He claimed that the mine closure has cost the country much and the reopening will cost even more.
In a statement, he said the deal which Prime Minister James Marape has signed off on, is no deal, as it was the offer on the table right from the start.
He called on Marape to tell the nation how much his “short term pain” through the closure of the mine has cost the nation.
He further demanded that the Prime Minister guarantee the return of jobs for the 3,600 workers of Porgera and a backpay for the losses suffered.
Namah stressed that the 51 percent equity in Porgera gold mine must be broken down to how the State will fund that component, considering it has a current total debt overhanging at about US$11 billion or nearly 50 percent of GDP and a budget financing gap of K6.23 billion in 2021 alone.
Under the arrangement that was agreed to, Barrick will finance the restart of the mine and will also finance 64 percent of shareholders’ equity, including 10 percent free carry equity for landowners.

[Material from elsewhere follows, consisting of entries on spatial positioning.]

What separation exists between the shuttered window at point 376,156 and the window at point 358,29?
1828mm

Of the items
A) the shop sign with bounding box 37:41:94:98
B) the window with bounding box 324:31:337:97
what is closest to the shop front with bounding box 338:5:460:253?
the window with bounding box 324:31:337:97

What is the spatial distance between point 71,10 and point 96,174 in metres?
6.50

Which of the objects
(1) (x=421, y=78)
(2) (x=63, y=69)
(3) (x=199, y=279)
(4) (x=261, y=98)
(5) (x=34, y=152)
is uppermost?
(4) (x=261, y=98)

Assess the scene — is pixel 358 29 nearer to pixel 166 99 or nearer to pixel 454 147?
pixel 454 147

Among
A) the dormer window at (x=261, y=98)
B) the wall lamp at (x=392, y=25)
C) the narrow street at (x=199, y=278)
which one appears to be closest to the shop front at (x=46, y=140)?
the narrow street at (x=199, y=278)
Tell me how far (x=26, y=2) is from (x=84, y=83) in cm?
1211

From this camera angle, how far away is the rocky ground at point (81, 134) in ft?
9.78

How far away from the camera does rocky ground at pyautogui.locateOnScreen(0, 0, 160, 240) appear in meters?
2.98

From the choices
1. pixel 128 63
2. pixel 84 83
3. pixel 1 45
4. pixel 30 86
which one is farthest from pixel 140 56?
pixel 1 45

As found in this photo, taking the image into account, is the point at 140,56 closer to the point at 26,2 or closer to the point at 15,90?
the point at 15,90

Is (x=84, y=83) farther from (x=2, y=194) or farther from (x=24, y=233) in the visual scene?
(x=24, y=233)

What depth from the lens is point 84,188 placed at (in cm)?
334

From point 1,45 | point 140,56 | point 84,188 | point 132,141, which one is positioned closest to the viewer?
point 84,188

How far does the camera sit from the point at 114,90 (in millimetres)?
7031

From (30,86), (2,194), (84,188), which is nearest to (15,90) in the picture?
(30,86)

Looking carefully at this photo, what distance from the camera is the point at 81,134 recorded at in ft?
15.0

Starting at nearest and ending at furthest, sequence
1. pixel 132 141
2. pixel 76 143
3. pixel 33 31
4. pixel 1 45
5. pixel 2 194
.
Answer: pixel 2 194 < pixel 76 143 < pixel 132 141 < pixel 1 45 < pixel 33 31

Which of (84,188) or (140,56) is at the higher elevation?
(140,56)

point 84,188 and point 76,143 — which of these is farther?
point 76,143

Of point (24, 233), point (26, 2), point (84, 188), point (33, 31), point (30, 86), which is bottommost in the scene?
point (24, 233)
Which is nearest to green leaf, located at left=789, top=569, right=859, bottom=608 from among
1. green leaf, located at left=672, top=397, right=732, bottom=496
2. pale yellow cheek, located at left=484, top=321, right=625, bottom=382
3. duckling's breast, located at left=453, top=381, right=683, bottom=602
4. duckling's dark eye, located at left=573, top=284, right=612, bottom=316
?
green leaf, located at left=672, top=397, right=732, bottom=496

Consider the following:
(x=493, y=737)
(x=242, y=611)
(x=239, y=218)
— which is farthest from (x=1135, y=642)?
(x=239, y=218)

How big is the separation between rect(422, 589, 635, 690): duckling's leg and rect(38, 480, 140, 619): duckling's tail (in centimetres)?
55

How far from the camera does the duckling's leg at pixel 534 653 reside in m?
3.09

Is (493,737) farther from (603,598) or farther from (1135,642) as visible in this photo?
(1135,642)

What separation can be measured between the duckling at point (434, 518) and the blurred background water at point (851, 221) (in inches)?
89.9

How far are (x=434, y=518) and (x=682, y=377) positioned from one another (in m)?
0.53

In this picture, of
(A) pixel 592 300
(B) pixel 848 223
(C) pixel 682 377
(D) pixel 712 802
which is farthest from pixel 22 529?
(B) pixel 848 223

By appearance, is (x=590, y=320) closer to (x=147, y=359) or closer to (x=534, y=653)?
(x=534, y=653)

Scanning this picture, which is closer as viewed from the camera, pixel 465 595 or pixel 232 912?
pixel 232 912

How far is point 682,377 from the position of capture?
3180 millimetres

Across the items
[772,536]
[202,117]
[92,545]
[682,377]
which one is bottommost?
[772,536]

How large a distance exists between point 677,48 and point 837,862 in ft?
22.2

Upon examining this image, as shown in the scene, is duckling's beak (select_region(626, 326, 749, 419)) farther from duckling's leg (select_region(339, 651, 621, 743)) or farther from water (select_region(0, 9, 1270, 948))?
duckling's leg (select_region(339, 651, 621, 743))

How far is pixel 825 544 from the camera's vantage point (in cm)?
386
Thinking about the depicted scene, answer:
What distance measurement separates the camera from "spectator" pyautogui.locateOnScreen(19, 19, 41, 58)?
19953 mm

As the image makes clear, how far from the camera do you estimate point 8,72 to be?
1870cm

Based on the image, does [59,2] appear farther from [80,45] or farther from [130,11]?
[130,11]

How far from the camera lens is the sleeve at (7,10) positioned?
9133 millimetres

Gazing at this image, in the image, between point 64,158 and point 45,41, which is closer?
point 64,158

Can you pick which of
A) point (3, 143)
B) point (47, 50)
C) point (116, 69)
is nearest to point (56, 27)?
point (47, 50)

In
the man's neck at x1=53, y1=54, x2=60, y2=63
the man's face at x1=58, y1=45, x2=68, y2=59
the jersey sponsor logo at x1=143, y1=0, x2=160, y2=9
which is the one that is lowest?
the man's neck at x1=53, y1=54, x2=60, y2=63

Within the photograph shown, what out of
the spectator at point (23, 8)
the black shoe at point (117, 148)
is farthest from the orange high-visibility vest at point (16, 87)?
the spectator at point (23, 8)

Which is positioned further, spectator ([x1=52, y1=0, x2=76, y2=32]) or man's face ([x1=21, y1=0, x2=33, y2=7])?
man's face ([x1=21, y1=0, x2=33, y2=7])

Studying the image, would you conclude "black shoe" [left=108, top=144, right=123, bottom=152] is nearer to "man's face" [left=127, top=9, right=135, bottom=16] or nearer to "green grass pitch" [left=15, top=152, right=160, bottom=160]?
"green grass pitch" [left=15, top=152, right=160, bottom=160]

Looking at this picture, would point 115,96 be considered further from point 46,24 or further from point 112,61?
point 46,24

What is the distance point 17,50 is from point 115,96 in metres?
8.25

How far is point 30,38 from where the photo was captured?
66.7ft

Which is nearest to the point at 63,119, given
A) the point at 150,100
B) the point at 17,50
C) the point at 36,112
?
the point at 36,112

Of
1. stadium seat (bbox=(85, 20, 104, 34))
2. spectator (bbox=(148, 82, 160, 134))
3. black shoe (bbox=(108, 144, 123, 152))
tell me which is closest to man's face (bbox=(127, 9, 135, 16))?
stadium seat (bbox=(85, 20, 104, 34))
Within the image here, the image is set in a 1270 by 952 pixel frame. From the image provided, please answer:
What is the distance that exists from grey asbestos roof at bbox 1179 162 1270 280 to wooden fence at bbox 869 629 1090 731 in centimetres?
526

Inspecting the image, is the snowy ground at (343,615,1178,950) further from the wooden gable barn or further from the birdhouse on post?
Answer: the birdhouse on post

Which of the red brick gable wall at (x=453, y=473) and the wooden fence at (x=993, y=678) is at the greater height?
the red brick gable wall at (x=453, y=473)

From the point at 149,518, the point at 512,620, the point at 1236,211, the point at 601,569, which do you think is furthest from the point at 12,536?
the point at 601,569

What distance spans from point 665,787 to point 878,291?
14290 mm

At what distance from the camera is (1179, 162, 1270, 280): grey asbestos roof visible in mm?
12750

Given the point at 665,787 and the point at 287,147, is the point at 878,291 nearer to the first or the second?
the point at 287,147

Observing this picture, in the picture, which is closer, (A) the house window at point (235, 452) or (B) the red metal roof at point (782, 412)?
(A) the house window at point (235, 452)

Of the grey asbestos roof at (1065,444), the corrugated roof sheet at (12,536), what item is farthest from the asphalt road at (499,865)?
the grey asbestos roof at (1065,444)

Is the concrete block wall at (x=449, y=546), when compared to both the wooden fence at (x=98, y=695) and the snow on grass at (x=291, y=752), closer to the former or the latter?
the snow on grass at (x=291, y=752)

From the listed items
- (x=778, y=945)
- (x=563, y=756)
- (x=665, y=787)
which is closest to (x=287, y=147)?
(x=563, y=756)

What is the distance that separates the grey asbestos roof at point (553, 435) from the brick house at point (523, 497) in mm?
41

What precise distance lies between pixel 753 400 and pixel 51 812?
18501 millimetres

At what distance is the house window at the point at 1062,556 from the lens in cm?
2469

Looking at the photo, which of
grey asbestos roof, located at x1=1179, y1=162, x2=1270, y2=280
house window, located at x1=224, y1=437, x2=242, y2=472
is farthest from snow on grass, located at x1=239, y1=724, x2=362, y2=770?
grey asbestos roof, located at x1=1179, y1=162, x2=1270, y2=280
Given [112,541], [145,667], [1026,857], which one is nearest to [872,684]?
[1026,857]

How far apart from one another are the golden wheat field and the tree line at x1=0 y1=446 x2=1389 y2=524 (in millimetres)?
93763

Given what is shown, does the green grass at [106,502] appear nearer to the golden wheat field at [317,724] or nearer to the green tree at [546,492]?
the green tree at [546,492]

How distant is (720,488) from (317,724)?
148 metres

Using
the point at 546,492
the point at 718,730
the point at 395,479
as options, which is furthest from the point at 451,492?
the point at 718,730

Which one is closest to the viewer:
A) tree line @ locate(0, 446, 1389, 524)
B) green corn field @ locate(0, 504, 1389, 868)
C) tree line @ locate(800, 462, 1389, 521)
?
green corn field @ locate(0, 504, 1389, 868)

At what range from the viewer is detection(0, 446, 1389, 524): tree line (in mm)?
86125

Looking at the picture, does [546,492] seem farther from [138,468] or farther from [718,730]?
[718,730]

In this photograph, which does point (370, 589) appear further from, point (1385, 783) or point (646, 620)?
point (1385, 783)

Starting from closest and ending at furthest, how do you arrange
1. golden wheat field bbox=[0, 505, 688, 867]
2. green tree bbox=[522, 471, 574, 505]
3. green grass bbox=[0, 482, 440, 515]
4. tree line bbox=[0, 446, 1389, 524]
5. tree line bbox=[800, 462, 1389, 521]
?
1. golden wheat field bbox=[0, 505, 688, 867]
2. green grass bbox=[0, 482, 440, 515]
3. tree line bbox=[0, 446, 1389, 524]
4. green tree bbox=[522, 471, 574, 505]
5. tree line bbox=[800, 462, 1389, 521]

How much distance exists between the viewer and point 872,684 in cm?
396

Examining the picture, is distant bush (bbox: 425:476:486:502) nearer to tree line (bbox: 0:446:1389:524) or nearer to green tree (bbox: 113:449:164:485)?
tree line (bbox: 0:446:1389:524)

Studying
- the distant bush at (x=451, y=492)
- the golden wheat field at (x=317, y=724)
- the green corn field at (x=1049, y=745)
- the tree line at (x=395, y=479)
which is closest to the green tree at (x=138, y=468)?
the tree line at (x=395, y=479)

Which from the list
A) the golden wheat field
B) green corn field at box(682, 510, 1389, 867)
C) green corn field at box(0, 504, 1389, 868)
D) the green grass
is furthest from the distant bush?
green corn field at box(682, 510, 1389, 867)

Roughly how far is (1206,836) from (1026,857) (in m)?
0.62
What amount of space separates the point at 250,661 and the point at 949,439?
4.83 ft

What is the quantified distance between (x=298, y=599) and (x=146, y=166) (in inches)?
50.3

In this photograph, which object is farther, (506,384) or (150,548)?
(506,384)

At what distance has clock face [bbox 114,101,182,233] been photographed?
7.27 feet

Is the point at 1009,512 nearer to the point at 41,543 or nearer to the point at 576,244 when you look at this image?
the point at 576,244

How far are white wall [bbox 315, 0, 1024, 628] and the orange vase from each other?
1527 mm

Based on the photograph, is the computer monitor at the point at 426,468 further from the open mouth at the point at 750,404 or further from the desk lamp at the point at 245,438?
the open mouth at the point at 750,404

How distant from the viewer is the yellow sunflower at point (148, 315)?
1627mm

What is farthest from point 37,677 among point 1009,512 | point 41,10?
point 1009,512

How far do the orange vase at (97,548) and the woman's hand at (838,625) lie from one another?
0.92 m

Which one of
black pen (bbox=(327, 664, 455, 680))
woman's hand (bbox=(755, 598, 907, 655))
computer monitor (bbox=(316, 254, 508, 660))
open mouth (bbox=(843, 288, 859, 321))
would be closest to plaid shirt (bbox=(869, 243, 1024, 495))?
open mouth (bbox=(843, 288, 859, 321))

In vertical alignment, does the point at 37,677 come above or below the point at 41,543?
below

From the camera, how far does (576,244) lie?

Namah called on Marape to say where Mineral Resources Enga will get its money to finance its 5 percent share and where Kumul Mineral Holdings will get its funds for its 36 percent portion.
Previously, the Enga Provincial Government and Special Mining Lease landowners equally shared a 5 percent equity in the project through Mineral Resources Enga, while 95 percent was held between BNL and Zijin Mining Group at 47.5 percent each.
Under the new deal, landowners will have the opportunity to increase their equity beyond 15 percent with the additional 10 percent free equity paid for by BNL.
Another result captured in the agreement is the immediate employment of former employees and development of key leadership and technical capabilities for Kumul Mineral Holdings Limited.